The epic Munda Biddi cycling trail starts off in Albany and takes you on an eye-opening voyage across Western Australia. Ute Junker shares why its considered one of the most magical mountain biking trails in Australia...
Even with your eyes closed, your nose will tell you what terrain you’re riding through. A loamy smell? That would be the shaded forests. Briny whiffs tinged with the invigorating scent of peppermint trees? You’re on sandy soil, near the coast.
Passing through some of Western Australia’s most spectacular scenery – crossing farmland and wetlands, up coastal cliffs and down into sandy bays – Munda Biddi, the world’s longest mountain bike trail, stretches for more than 1000 kilometres from Mundaring in the hills north-east of Perth all the way to Albany in the south-west. For much of its length the trail winds within lush woodlands – which makes sense given that Munda Biddi means “path through the forest” in the local Noongar language.

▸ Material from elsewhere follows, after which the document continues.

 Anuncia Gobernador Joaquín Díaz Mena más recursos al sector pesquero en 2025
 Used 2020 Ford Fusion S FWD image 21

“The redwood forests of California are world-famous. This is the equivalent but so few people know about them,” says Simon Mendelawitz, co-owner of Inspiration Outdoors, which offers a six-day biking tour along the track from Albany to Walpole. A remnant of the ancient Gondwanaland supercontinent, this part of Western Australia is home to some of the loftiest trees on earth, including karri and tingle trees found nowhere else.
“Karri trees are among the tallest flowering plants in the world – they are so tall and straight, they completely block out the sky,” says Mendelawitz. “The tingle trees are very different – their trunks are wide. There’s a famous photo of a tingle tree with a car parked in the middle of it.”
I begin my cycling trip in Albany, the southernmost section of the trail and Western Australia’s oldest settlement. Though it’s almost five hours by car from Perth, teetering on the edge of the continent, the town is a destination for its food and drink scene. Visitors here flock to Great Southern Distillery to sample its awardwinning single malt whisky and Liberté, an acclaimed cocktail bar with a sophisticated Vietnamese-French menu.
After Albany comes Denmark then Walpole, where a natural marvel awaits. Set amid the densely forested WalpoleNornalup National Park, the Tree Top Walk takes me 40 metres above the ground and into the canopy for a very different view of the trees.
From there, the days unfold in a leisurely way, with nothing to do but follow the trail. As I cycle, my attention wanders. Sometimes it turns outward: the slant of sunlight or the symmetry of a stand of trees or – on a break – tiny fungi pushing their way through the leaf litter. On other occasions, my focus turns inward to the big life questions or the endless options for a kitchen renovation.
Cycling through the forest, trees stand straight as arrows around me, stretching up 60 metres or more and screening the sky. The light is softer here, as are the sounds. It feels as if I’m travelling through an outdoor cathedral, the track transformed into the nave. Eventually, I emerge at the coast and the horizon reappears.
After days of natural wonder, the Munda Biddi has one more surprise in store. When I climb off my bike for the last time, I realise that my stress levels have plummeted. The trip has changed my perspective by giving me the freedom to focus on the track ahead instead of a screen. Freed from everyday routine, surrounded by nature, from towering trees to tiny blossoms to the breakers rolling in, I’ve arrived at an unexpected destination: relaxation.